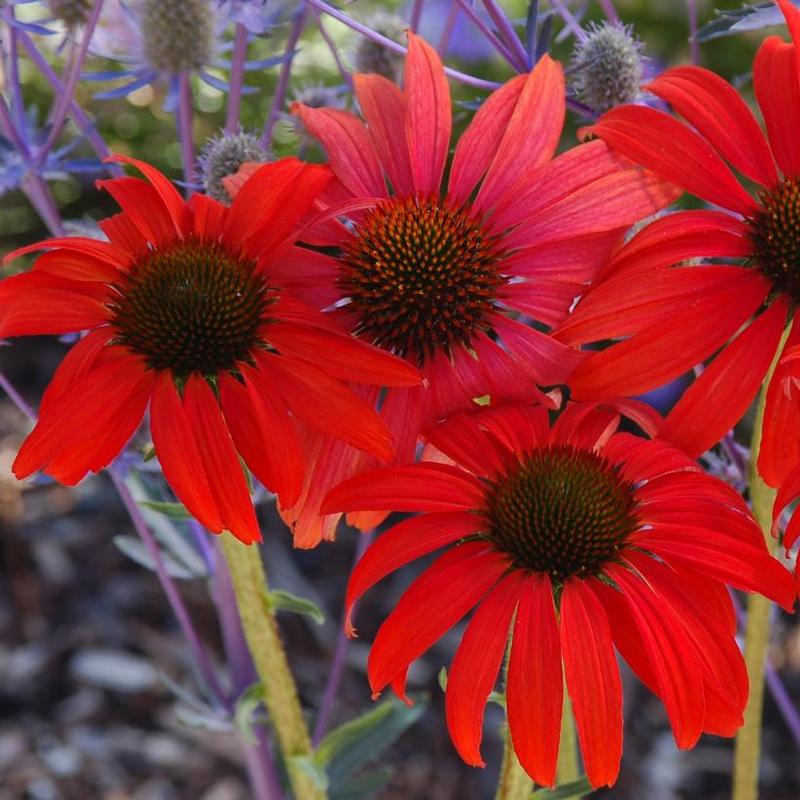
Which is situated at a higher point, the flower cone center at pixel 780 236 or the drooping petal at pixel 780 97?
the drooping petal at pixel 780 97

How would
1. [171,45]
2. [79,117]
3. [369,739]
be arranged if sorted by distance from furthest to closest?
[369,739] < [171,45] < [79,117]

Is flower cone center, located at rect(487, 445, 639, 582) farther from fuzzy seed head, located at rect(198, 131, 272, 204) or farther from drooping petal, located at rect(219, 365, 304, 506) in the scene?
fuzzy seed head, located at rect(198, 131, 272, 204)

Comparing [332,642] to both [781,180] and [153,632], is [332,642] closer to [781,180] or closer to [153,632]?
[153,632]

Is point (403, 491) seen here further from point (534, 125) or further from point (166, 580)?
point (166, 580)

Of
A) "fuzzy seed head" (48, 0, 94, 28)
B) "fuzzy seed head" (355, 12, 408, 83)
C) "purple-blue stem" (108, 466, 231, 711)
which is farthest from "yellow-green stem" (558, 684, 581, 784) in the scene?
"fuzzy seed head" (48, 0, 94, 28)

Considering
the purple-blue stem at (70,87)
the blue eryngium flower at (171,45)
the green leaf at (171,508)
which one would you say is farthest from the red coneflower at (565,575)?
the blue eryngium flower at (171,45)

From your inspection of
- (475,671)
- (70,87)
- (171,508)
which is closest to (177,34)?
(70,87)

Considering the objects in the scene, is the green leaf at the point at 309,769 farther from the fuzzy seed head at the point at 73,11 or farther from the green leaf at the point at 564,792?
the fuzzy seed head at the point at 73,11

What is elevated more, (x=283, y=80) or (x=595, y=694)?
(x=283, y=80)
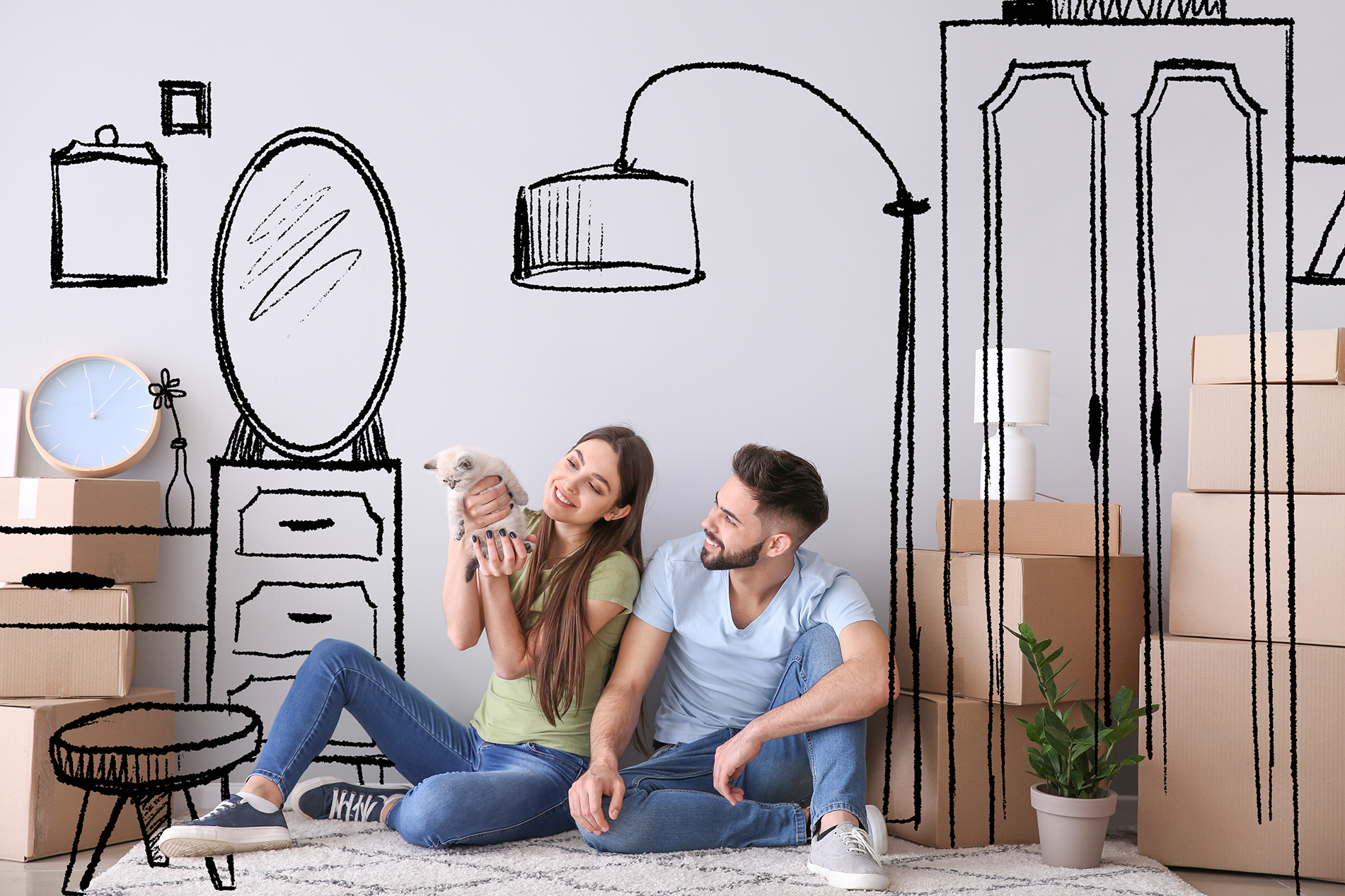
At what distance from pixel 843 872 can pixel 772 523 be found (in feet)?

■ What is being asked: Retype the whole listing above line for line, without changing any wording, and omit the pictures.

■ Final result:
Which is situated at a higher point, the flower cone center at pixel 780 236 or the drooping petal at pixel 780 97?
the drooping petal at pixel 780 97

How would
1. [171,45]
2. [79,117]
3. [369,739]
be arranged if sorted by distance from furthest to closest?
[369,739] < [171,45] < [79,117]

Is flower cone center, located at rect(487, 445, 639, 582) farther from fuzzy seed head, located at rect(198, 131, 272, 204) or farther from drooping petal, located at rect(219, 365, 304, 506) in the scene?
fuzzy seed head, located at rect(198, 131, 272, 204)

Comparing [332,642] to both [781,180] and [153,632], is [332,642] closer to [781,180] or closer to [153,632]?
[153,632]

Is point (403, 491) seen here further from point (534, 125) or further from point (166, 580)?
point (166, 580)

Of
A) "fuzzy seed head" (48, 0, 94, 28)
B) "fuzzy seed head" (355, 12, 408, 83)
C) "purple-blue stem" (108, 466, 231, 711)
which is farthest from "yellow-green stem" (558, 684, 581, 784) in the scene?
"fuzzy seed head" (48, 0, 94, 28)

Considering
the purple-blue stem at (70,87)
the blue eryngium flower at (171,45)
the green leaf at (171,508)
which one would you say is farthest from the red coneflower at (565,575)?
the blue eryngium flower at (171,45)

From your inspection of
- (475,671)
- (70,87)
- (171,508)
which is closest to (177,34)?
(70,87)

Considering the objects in the scene, is the green leaf at the point at 309,769 farther from the fuzzy seed head at the point at 73,11 or farther from the green leaf at the point at 564,792?
the fuzzy seed head at the point at 73,11

What is elevated more, (x=283, y=80) or (x=595, y=694)?
(x=283, y=80)
At what distance from pixel 843 872 can pixel 772 523 be found (in feet)?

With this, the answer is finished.